No es coincidencia que la Orden Sagrada de caballeros haya llegado; parece como una muerte diseñada.
Como si intentaran destruir todo lo que he trabajado tanto para crear para los habitantes del Lago Stanhall.
El rostro de Faye se contorsionó en un profundo ceño fruncido, sus cejas se arrugaron mientras preguntaba con curiosidad:
—¿Por qué eliges una fraseología tan inquietante?
Por años, el Rey, el Papa y la Iglesia han buscado persistentemente extender su influencia en la región de Everton y Lago Stanhall.
Sin embargo, he logrado mantenerlos a raya, asegurando que la gente de este hermoso lugar pueda vivir libremente y adorar a su Dios o deidad preferida.
Es mi firme creencia que la religión debería ser un asunto de preferencia personal.
Ningún hombre debería tener el poder de imponer sus creencias sobre otro, privándolos de su autonomía y libertad.
Es una convicción que resuena dentro de mí, resonando con el diverso coro de creencias que adornan esta tierra sagrada.
Faye inclinó la cabeza en desesperación.
Sterling escuchó mientras ella susurraba:
—Tienen una excusa para intervenir y tomar el control aquí.
Están aquí por mí.
Yo soy la causa de esta desgracia.
Sterling inclinó su barbilla para que pudiera mirarlo a los ojos:
—Me temo que puedes tener razón.
Al menos de que están aquí por ti.
Sin embargo, nunca creas que has traído desgracia a nadie, ya que simplemente no es cierto.
—Nunca permitiré que te separen de mí o de tu nuevo hogar aquí en la fortaleza.
Siempre estaré a tu lado.
El carruaje se detuvo una vez más.
Deteniendo la conversación entre Sterling y Faye.
Miraron hacia adelante mientras la legión de caballeros sagrados maniobraba con habilidad precisa, cada hombre y caballo despejando el camino para que el carruaje pudiera atravesar.
A lo lejos, el Duque y la Duquesa podían ver la entrada a la fortaleza.
El puente levadizo había sido elevado, impidiendo la entrada a la fortaleza.
El carruaje se detuvo bruscamente una vez más, sorprendiendo a Sterling y Faye en medio de su conversación.
Con las miradas fijas hacia adelante, observaban a la legión de caballeros sagrados maniobrar hábilmente sus caballos, sus movimientos sincronizados llenando el aire con una sinfonía de armaduras al chocar y cascos al ritmo.

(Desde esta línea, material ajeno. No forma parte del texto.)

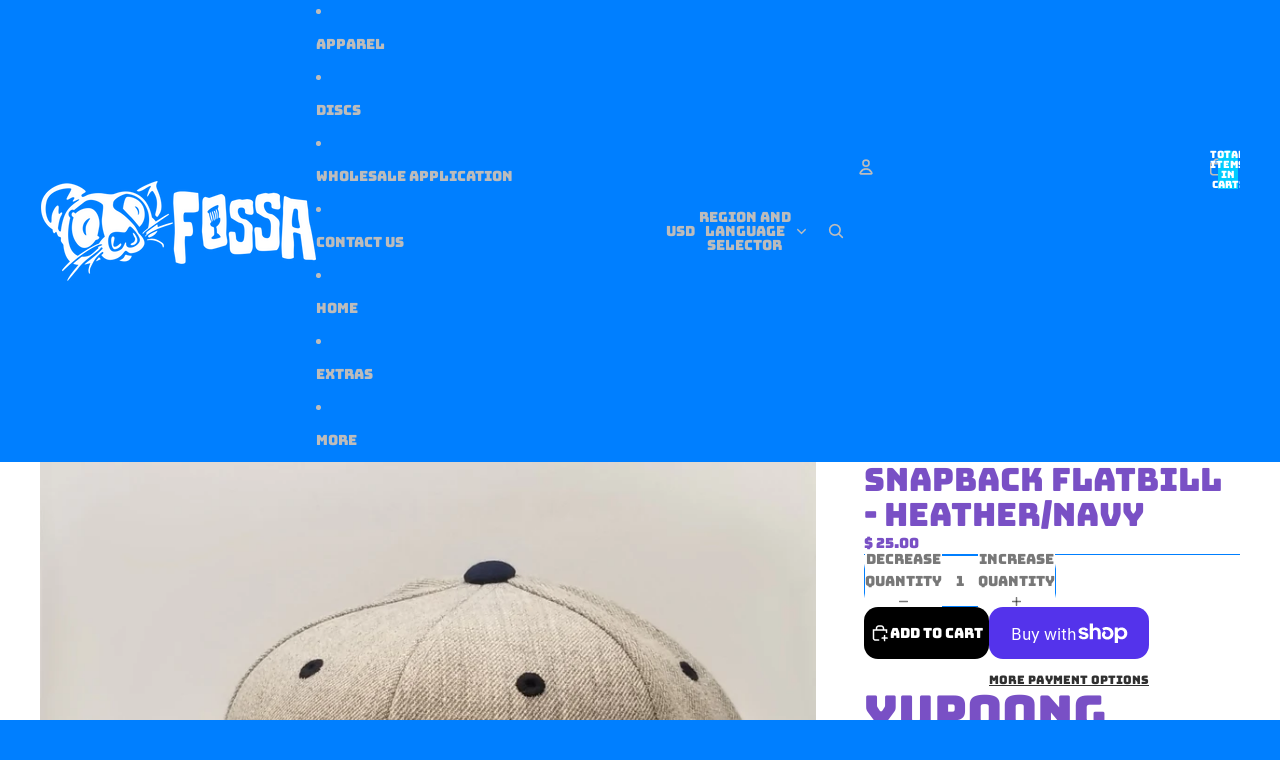

--- FILE ---
content_type: text/javascript
request_url: https://fossadiscgolf.com/cdn/shop/t/7/assets/sticky-add-to-cart.js?v=48956925339276737091766604889
body_size: 913
content:
import{Component}from"@theme/component";import{ThemeEvents}from"@theme/events";import{morph}from"@theme/morph";import{onAnimationEnd}from"@theme/utilities";class StickyAddToCartComponent extends Component{requiredRefs=["stickyBar","addToCartButton","quantityDisplay","quantityNumber"];#buyButtonsIntersectionObserver=null;#mainBottomObserver=null;#resetTimeout;#isStuck=!1;#animationTimeout=null;#abortController=new AbortController;#targetAddToCartButton=null;#currentQuantity=1;#hiddenByBottom=!1;connectedCallback(){super.connectedCallback(),this.#setupIntersectionObserver();const{signal}=this.#abortController,target=this.closest(".shopify-section");target?.addEventListener(ThemeEvents.variantUpdate,this.#handleVariantUpdate,{signal}),target?.addEventListener(ThemeEvents.variantSelected,this.#handleVariantSelected,{signal}),document.addEventListener(ThemeEvents.cartUpdate,this.#handleCartAddComplete,{signal}),document.addEventListener(ThemeEvents.cartError,this.#handleCartAddComplete,{signal}),document.addEventListener(ThemeEvents.quantitySelectorUpdate,this.#handleQuantityUpdate,{signal}),this.#getInitialQuantity()}disconnectedCallback(){super.disconnectedCallback(),this.#buyButtonsIntersectionObserver?.disconnect(),this.#mainBottomObserver?.disconnect(),this.#abortController.abort(),this.#animationTimeout&&clearTimeout(this.#animationTimeout)}#setupIntersectionObserver(){const productForm=this.#getProductForm();if(!productForm)return;const buyButtonsBlock=productForm.closest(".buy-buttons-block");if(!buyButtonsBlock)return;const footer=document.querySelector("footer")??document.querySelector('[class*="footer-group"]');footer&&(this.#buyButtonsIntersectionObserver=new IntersectionObserver(entries=>{const[entry]=entries;if(entry)if(!entry.isIntersecting&&!this.#isStuck){const rect=entry.target.getBoundingClientRect();(rect.bottom<0||rect.top<0)&&this.#showStickyBar()}else entry.isIntersecting&&this.#isStuck&&(this.#hiddenByBottom=!1,this.#hideStickyBar())}),this.#mainBottomObserver=new IntersectionObserver(entries=>{const[entry]=entries;if(entry){if(entry.isIntersecting&&this.#isStuck)this.#hiddenByBottom=!0,this.#hideStickyBar();else if(!entry.isIntersecting&&this.#hiddenByBottom){const rect=buyButtonsBlock.getBoundingClientRect();(rect.bottom<0||rect.top<0)&&(this.#hiddenByBottom=!1,this.#showStickyBar())}}},{rootMargin:"200px 0px 0px 0px"}),this.#buyButtonsIntersectionObserver.observe(buyButtonsBlock),this.#mainBottomObserver.observe(footer),this.#targetAddToCartButton=productForm.querySelector('[ref="addToCartButton"]'))}handleAddToCartClick=async()=>{if(!this.#targetAddToCartButton)return;this.#targetAddToCartButton.dataset.puppet="true",this.#targetAddToCartButton.click();const cartIcon=document.querySelector(".header-actions__cart-icon");if(this.refs.addToCartButton.dataset.added!=="true"&&(this.refs.addToCartButton.dataset.added="true"),!cartIcon||!this.refs.addToCartButton||!this.refs.productImage)return;this.#resetTimeout&&clearTimeout(this.#resetTimeout);const flyToCartElement=document.createElement("fly-to-cart"),sourceStyles=getComputedStyle(this.refs.productImage);flyToCartElement.classList.add("fly-to-cart--sticky"),flyToCartElement.style.setProperty("background-image",`url(${this.refs.productImage.src})`),flyToCartElement.useSourceSize="true",flyToCartElement.source=this.refs.productImage,flyToCartElement.destination=cartIcon,document.body.appendChild(flyToCartElement),await onAnimationEnd([this.refs.addToCartButton,flyToCartElement]),this.#resetTimeout=setTimeout(()=>{this.refs.addToCartButton.removeAttribute("data-added")},800)};#handleVariantUpdate=event=>{if(event.detail.data.productId!==this.dataset.productId)return;const variant=event.detail.resource,newStickyAddToCart=event.detail.data.html.querySelector("sticky-add-to-cart");if(!newStickyAddToCart)return;const newStickyBar=newStickyAddToCart.querySelector('[ref="stickyBar"]');if(!newStickyBar)return;const currentStuck=this.refs.stickyBar.getAttribute("data-stuck")||"false",variantAvailable=newStickyAddToCart.dataset.variantAvailable;morph(this.refs.stickyBar,newStickyBar,{childrenOnly:!0}),this.refs.stickyBar.setAttribute("data-stuck",currentStuck),this.dataset.variantAvailable=variantAvailable,variant&&variant.id&&(this.dataset.currentVariantId=variant.id);const productForm=this.#getProductForm();productForm&&(this.#targetAddToCartButton=productForm.querySelector('[ref="addToCartButton"]')),variant==null&&this.#handleVariantUnavailable(),this.#updateButtonText()};#handleVariantSelected=event=>{const variantId=event.detail.resource?.id;variantId&&(this.dataset.currentVariantId=variantId)};#handleVariantUnavailable=()=>{this.dataset.currentVariantId="";const variantTitleElement=this.querySelector(".sticky-add-to-cart__variant"),productId=this.dataset.productId,variantPicker=document.querySelector(`variant-picker[data-product-id="${productId}"]`);if(!variantTitleElement||!variantPicker)return;const selectedOptions=Array.from(variantPicker.querySelectorAll("input:checked")).map(option=>option.value).filter(value=>value!=="").join(" / ");selectedOptions&&(variantTitleElement.textContent=selectedOptions)};#handleCartAddComplete=_event=>{this.#targetAddToCartButton&&(this.#targetAddToCartButton.dataset.puppet="false")};#handleQuantityUpdate=event=>{event.detail.cartLine||(this.#currentQuantity=event.detail.quantity,this.#updateButtonText())};#showStickyBar(){const{stickyBar}=this.refs;this.#isStuck=!0,stickyBar.dataset.stuck="true"}#hideStickyBar(){const{stickyBar}=this.refs;this.#isStuck=!1,stickyBar.dataset.stuck="false"}#getProductForm(){const productId=this.dataset.productId;if(!productId)return null;const sectionElement=this.closest(".shopify-section");if(!sectionElement)return null;const sectionId=sectionElement.id.replace("shopify-section-","");return document.querySelector(`#shopify-section-${sectionId} product-form-component[data-product-id="${productId}"]`)}#getInitialQuantity(){this.#currentQuantity=parseInt(this.dataset.initialQuantity||"1")||1,this.#updateButtonText()}#updateButtonText(){const{addToCartButton,quantityDisplay,quantityNumber}=this.refs,available=!addToCartButton.disabled;quantityNumber.textContent=this.#currentQuantity.toString(),available&&this.#currentQuantity>1?quantityDisplay.style.display="inline":quantityDisplay.style.display="none"}}customElements.get("sticky-add-to-cart")||customElements.define("sticky-add-to-cart",StickyAddToCartComponent);
//# sourceMappingURL=/cdn/shop/t/7/assets/sticky-add-to-cart.js.map?v=48956925339276737091766604889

El viento frío llevaba el aroma de la tierra recién removida de los campos mezclado con un ligero olor a sudor de caballo, creando una fragancia terrosa que impregnaba el carruaje.
Al acercarse, el Duque y la Duquesa avistaron la entrada a la fortaleza de Everton.
Su imponente puente levadizo estaba elevado alto, bloqueando efectivamente cualquier entrada a la fortaleza.